Mi primera sensación al entrar en la cabina fue que era muy pequeña. Íbamos sentados, hombro con hombro, pero nos pusimos sendos auriculares para poder conversar entre nosotros y por la radio. El profesor me dijo que fuese leyendo la lista, y yo le obedecí: Documentación, leí, y el me contesto “A bordo” mostrándome una carpeta con tapas de plástico. Compensador, leí, y él contestó “Neutral”. Controles, “Libres”, a todo esto, él me indicaba con las manos donde mirar para cerciorarme de lo que él iba contestando.

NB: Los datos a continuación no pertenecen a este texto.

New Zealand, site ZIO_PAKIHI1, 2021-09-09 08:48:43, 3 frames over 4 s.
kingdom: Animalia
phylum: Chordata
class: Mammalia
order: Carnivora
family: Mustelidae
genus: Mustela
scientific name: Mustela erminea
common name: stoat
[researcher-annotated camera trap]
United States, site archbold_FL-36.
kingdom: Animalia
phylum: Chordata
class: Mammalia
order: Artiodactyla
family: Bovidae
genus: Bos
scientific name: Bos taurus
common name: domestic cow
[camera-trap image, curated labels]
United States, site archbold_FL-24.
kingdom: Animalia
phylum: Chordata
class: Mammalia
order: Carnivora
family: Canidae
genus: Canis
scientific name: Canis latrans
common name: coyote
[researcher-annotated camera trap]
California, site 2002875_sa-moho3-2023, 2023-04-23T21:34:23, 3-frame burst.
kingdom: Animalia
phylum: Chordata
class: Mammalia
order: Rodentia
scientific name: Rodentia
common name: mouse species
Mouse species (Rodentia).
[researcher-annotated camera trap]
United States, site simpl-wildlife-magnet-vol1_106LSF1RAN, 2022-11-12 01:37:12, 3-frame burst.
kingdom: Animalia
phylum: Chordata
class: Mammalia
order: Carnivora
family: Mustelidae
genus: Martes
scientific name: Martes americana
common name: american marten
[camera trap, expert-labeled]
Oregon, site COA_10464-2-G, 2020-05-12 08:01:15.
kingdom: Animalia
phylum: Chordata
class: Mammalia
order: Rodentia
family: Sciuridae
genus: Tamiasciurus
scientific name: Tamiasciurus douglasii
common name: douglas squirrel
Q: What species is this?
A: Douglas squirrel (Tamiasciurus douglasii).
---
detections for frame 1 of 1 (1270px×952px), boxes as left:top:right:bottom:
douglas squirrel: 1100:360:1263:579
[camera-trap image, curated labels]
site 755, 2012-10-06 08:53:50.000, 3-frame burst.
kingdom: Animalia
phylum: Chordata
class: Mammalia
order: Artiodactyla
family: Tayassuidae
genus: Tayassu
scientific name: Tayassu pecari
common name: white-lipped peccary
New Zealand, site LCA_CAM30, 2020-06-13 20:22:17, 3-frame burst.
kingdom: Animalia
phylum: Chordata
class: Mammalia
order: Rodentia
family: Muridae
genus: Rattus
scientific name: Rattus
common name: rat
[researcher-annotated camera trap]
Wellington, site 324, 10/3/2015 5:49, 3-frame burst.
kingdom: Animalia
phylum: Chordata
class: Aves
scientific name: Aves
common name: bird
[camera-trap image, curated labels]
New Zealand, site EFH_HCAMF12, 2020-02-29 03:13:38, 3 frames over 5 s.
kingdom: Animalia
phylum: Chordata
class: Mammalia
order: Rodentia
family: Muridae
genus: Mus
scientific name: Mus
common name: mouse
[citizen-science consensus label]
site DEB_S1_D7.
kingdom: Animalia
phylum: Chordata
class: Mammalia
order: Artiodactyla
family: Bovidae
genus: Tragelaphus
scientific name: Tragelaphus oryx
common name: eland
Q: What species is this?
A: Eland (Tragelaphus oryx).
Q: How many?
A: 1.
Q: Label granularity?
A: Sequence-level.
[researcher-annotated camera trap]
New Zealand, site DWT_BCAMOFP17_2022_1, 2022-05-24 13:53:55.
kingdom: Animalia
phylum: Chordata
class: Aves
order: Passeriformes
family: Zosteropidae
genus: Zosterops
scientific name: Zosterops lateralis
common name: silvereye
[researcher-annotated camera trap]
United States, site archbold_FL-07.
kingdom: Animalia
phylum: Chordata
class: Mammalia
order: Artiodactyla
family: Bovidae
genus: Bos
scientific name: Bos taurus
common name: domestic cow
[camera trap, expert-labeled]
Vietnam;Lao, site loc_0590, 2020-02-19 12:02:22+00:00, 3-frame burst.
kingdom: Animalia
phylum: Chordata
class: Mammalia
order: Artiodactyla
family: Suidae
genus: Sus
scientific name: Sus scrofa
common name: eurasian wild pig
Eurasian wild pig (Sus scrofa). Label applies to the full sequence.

Carburador: “Off”. Mezcla: “Cortada”. Magnetos: “Off”. Equipos eléctricos: “Off”. Bateria: “On”, Flaps: “Dawn” (se usa el inglés también en la comunicación interior).Y así sucesivamente, una lista larguísima. Me di cuenta que uno no se sentaba a los mandos y salía rápido volando, como lo hacía yo en mi coche. Aquí me percaté de que la paciencia, la meticulosidad y la exactitud era necesaria. “Ahí arriba” me dijo “no hay marginal para fallos”. Cuando ya íbamos llegando al final de la lista, me dijo que pusiese los pies en los pedales que controlan el movimiento del timón y que sujetase la palanca (tenía una palanca cómo los aviones antiguos, no un volante) que controla los flaps, los frenos, sobre los pedales. Y, de pronto, el avión empezó a moverse en carreteo o taxi, cómo se suele decir, rodando por tierra, en este caso por el césped de la pista.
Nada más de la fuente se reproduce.